Saturday, March 22, 2008

Guest Post: Black Liberation Theology

Regular commenter and friend TerriInTokyo wrote a requested bit about Black Liberation Theology. As a ministers daughter brought up in Harlem and Queens Village she oughta know. Have a listen.





Children's book author Virginia Hamilton retold African American folktales. One of my favorites is a traditional folktale called 'The People Could Fly':

They say the people could fly. Say that long ago in Africa, some of the people knew magic. And they would walk up on the air like climbin up on a gate. And they flew like blackbirds over the fields. Black, shiny wings flappin against the blue up there.

Then, many of the people were captured for Slavery. The ones that could fly shed their wings. They couldn't take their wings across the water on the slave ships. Too crowded, don't you know.

The folks were full of misery, then. Got sick with the up and down of the sea. So they forgot about flyin when they could no longer breathe the sweet scent of Africa...
Black Liberation Theology: The message of black theology is that the African American struggle for liberation is consistent with the gospel...This theology maintains that African Americans must be liberated from multiple forms of bondage—social, political, economic and religious. This liberation involves empowerment and seeks the right of self-definition, self-affirmation and self-determination.


Now, I grew up a patriot, an American through and through. And it was always understood in my family that an African American patriot looks at America through a different lens. We lived in an atmosphere of Black Liberation Theology. I don't mean we woke up every morning and had Black Power sermons with our hominy grits and bacon. I mean that the sermons my father preached on Sunday, and the way we look(ed) at the world, gave us a place to stand that was based in the teachings of the Bible.
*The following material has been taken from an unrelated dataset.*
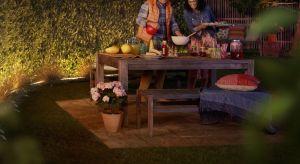 Pięknie oświetlony taras i ogród uprzyjemni nam pobyt ma świeżym powietrzu - szczególnie w te ostatnie, ciepłe wieczory.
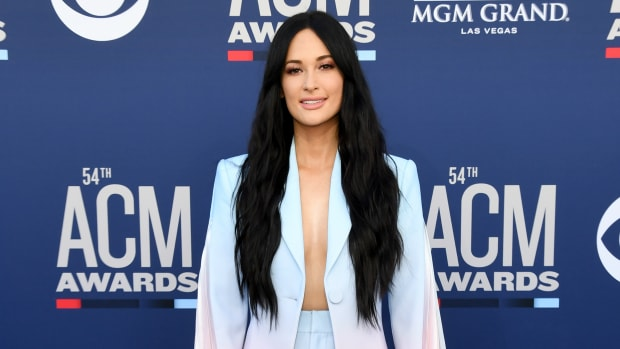 kacey-musgraves-academy-of-counrty-music-awards-2019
We learned from our life experience that just like in the Bible, there is an oppressor, and there are the oppressed, and that one example of this tragic state of affairs is the vein of hypocrisy that runs through the wondrous Constitution – which is also, by the grace of God and against the will of many, ours

It was a truth that we held to be self-evident, along with all the others.

The 'wings' that Black people need to fly are often wings of the spirit, gained in the church, because, when my ancestors were slaves and then freed, the church was the only place that they could effectively organize for freedom. Slave-owning whites, along with whites who were oppressed themselves were driven by, I believe, a deep human knowledge that what they did to Black people was wrong. They needed to cover their own deep guilt, their original sin, so they became ever more brutal and insane towards the victims of their wrongdoing.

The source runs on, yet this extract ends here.